Note: This will not be a true measure of packing efficiency since it does not distinguish between the other types of inefficiencies. It will however give us a starting point from which to compare different implementations of the algorithms used by different clients since averaged over a large enough dataset, the effects from (1.) and (2.) should affect the different clients equally, but any algorithmic differences will remain.


The method used to calculate the set of available attestations is as follows:

  • Query historical blocks using the Lighthouse Beacon Node API to get the committee data for each epoch.
  • Parse this data per slot to extract a list of the validators which are required to attest in each slot.
  • Pull historical blocks and extract the list of attestations which were packed into previous blocks.
  • Remove the attestations that were included in previous blocks up to 32 slots ago.

So for slot $n$:

\begin{equation} \label{eq1} A_n = \bigcup_{i={n - 32}}^{n - 1} C_i - I_i \end{equation}

$A_n$ = The set of available attestations for slot $n$.
$C_i$ = All attestations as defined by the committee selection at slot $i$.
$I_i$ = The attestations that were included in the block at slot $i$.

The attestation packing efficiency $E_n$ can then be calculated as:

\begin{equation} \label{eq2} E_n = \frac{|I_n|}{|A_n|} \end{equation}

Here, $A_n$ is an optimistic set of the available attestations for slot $n$. This assumes that all possible attestations were submitted and seen by the proposer.
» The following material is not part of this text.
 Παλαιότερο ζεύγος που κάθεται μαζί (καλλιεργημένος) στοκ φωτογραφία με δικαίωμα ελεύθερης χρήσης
As discussed eariler, due to network inefficiencies and offline validators, the calculated efficiencies will be lower than the true efficiency. However we will (naively) work on the assumption that since Mainnet's participation rate can be as high as 99.7% the error from these effects is small.

Using a Lighthouse tool called lcli, we can calculate the efficiencies of all the slots in a specific epoch range.

lcli etl-block-efficiency --output /path/to/output.csv --start-epoch 30000 --end-epoch 30999

For more info about lcli, see the usage/installation instructions.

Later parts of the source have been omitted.